Due esempi di aziende davvero eco

Per fortuna non tutte recitano questa parte. Alcune dimostrano che la sostenibilità non solo è possibile ma è addirittura redditizia. Ikea, ad esempio, negli ultimi anni ha investito in maniera incisiva nelle energie rinnovabili, tant’è che oggi una parte consistente dei suoi negozi e stabilimenti è alimentata da fonti pulite. L’azienda ha anche ridotto progressivamente le emissioni legate ai trasporti e quasi tutto il legno che utilizza proviene da foreste certificate o da materiali riciclati. Con il progetto “Ikea Preowned” l’azienda svedese ha già rimesso in circolo migliaia di mobili usati, incoraggiando i clienti a scegliere il riuso invece del nuovo. Non mancano nemmeno iniziative sociali, come il sostegno a programmi di accesso all’energia pulita in comunità svantaggiate.

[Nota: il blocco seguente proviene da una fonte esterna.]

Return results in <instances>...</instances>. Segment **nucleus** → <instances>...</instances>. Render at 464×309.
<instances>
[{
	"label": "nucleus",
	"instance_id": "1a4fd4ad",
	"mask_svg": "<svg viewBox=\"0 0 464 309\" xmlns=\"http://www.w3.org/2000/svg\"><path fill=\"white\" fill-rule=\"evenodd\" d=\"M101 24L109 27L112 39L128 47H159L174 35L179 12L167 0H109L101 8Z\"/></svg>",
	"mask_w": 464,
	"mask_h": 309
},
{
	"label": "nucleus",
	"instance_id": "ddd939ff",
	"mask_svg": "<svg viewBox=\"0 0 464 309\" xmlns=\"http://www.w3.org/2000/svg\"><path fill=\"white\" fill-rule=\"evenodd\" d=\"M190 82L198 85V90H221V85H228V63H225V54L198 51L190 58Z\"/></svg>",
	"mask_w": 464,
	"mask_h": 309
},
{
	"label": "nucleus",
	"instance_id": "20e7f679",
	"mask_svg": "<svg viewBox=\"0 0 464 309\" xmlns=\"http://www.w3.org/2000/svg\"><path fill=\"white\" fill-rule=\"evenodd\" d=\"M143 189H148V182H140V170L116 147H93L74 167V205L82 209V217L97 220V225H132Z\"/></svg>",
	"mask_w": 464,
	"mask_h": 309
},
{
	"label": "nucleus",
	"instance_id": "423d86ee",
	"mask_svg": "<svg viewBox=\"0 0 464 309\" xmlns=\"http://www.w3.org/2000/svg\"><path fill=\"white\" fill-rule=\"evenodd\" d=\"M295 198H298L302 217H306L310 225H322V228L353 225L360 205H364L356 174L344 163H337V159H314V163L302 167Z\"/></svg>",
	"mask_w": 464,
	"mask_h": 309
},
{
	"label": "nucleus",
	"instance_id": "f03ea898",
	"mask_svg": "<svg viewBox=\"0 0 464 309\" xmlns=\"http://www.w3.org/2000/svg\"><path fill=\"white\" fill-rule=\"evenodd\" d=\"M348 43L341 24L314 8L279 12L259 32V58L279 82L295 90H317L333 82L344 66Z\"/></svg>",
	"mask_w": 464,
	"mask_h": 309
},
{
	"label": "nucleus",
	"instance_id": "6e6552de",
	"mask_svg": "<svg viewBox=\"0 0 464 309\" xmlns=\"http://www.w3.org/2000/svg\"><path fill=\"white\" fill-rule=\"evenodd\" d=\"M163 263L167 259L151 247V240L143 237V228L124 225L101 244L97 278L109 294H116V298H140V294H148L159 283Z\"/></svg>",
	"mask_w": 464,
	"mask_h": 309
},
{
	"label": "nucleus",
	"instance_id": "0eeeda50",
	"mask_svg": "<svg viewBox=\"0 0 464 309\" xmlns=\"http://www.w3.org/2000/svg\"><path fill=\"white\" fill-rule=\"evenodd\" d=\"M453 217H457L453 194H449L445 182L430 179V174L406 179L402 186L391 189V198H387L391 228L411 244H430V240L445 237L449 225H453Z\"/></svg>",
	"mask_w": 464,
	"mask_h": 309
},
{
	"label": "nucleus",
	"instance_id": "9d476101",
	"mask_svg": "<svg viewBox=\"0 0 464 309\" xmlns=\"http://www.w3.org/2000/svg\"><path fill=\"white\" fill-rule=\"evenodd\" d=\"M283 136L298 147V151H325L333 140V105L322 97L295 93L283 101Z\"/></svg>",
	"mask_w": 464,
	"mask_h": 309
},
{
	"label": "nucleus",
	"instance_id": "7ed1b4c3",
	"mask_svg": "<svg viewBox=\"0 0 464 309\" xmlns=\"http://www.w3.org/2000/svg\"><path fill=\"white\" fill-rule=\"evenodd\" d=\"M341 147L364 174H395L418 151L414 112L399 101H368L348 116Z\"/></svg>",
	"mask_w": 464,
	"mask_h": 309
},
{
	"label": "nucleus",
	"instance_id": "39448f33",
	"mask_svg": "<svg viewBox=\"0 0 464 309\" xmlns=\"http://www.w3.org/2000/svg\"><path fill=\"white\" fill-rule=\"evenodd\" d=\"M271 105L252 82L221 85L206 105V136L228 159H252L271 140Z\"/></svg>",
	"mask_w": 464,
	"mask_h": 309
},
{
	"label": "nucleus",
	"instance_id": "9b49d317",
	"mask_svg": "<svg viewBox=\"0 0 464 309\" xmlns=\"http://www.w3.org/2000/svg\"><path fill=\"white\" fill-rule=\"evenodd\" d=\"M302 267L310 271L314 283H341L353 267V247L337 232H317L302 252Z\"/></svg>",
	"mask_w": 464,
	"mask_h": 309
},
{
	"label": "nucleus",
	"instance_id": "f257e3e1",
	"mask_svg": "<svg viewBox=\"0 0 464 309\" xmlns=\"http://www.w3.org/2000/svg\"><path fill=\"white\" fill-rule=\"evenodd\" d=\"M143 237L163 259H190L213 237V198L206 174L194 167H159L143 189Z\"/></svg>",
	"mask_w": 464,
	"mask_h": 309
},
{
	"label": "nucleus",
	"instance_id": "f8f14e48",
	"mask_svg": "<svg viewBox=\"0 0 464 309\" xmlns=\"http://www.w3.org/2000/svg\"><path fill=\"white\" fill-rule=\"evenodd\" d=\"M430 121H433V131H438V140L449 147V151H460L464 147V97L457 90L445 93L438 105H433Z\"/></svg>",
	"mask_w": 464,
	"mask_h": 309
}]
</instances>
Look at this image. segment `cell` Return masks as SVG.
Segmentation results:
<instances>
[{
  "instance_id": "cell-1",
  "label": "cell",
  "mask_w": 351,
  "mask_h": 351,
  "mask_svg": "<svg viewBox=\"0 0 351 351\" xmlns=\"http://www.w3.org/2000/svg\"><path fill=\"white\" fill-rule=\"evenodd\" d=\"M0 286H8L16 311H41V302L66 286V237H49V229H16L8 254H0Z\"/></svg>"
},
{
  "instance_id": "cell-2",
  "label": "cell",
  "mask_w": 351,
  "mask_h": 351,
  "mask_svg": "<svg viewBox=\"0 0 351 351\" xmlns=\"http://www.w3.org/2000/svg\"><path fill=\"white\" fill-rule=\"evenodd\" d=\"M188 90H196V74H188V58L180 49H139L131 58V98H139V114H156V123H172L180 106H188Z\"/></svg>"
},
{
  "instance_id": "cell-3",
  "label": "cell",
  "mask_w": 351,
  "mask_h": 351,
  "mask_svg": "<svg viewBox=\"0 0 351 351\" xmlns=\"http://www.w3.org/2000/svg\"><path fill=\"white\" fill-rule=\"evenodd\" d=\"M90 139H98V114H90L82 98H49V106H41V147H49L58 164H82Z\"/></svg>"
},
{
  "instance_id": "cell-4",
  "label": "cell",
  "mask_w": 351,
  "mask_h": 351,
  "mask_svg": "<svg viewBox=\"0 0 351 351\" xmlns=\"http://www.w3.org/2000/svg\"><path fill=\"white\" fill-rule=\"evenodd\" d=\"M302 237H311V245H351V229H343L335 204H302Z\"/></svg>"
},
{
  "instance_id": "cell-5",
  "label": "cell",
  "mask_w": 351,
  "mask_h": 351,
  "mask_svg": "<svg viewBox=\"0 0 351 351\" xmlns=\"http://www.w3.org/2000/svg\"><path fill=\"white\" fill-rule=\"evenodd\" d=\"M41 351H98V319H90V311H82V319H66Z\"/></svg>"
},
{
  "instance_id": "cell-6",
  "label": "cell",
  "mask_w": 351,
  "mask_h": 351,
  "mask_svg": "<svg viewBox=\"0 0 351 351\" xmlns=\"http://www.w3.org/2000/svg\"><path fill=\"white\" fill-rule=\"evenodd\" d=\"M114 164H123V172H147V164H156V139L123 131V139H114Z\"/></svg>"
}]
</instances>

Patagonia è invece un brand che ha fatto della sostenibilità la propria identità. Da decenni devolve una parte fissa dei ricavi a progetti ambientali in tutto il mondo attraverso l’iniziativa cui aderisce insieme ad altri,”1% for the Planet”, che devolve l’1% dei guadagni annuali a ONG e associazioni locali. Nel 2022 il fondatore Yvon Chouinard ha compiuto un gesto senza precedenti: ha trasferito l’azienda alle no profit Patagonia Purpose Trust e Holdfast Collective, affinché i futuri profitti vadano alla lotta contro il cambiamento climatico. Inoltre, da tempo l’impresa sperimenta materiali alternativi come il cotone organico e il poliestere riciclato e ha ridotto sensibilmente i consumi energetici lungo la filiera diventando un simbolo dell’attivismo aziendale.